> [TEXT BLOCK]
• • • •

DRC: President Joseph Kabila battles on many fronts

The Democratic Republic of Congo's army is fighting militias on several fronts. Now more trouble is brewing in the east of the country, where militias are uniting in opposition to President Joseph Kabila.

Coordinated efforts between several militias now acting independently could step up the pressure on President Kabila, already severely shaken by political violence and instability, as well as international criticism of his government. The spokesperson for the Patriotic Union for Liberation of Congo (UPLC) John Maangaiko, told DW that his alliance of militias included rebels from North and South Kivu, as well as Ituri. "We have come together to fight the man who wants to stay in power forever," he said.

"The man" is Kabila. The 46-year-old leader has spared no efforts to cling to power, although his mandate ran out long ago and the whole country is waiting for elections that keep being postponed. Frustration is growing and many people feel that violence is the only answer, Maangaiko said. "We don't have an alternative to taking up arms."

Florence Marchal, spokesperson of the UN peacekeeping mission MONUSCO in the Democratic Republic of Congo (DRC), told DW that she did not see an increased threat because of new alliances. "It is true that there are alliances of armed groups. We have observed that the armed groups that used to have no political background, fighting over land disputes, for instance, now have political concerns."

• • • •

> [PROVIDED DATA]
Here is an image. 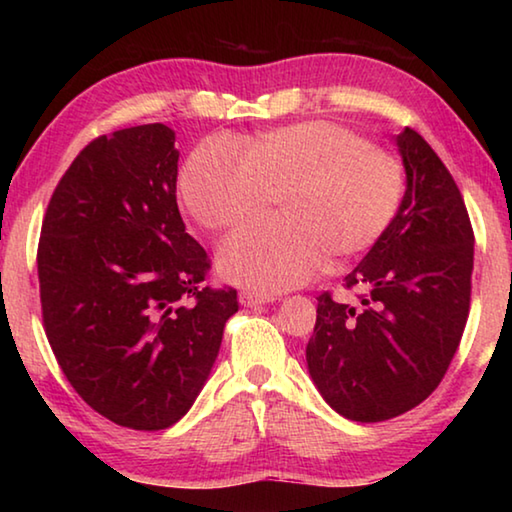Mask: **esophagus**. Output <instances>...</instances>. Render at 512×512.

• • • •

> [DIRECTIVE] According to the article on Kabila, which regions do the rebels in the UPLC militia alliance come from?

> [REPLY] North Kivu, South Kivu, and Ituri.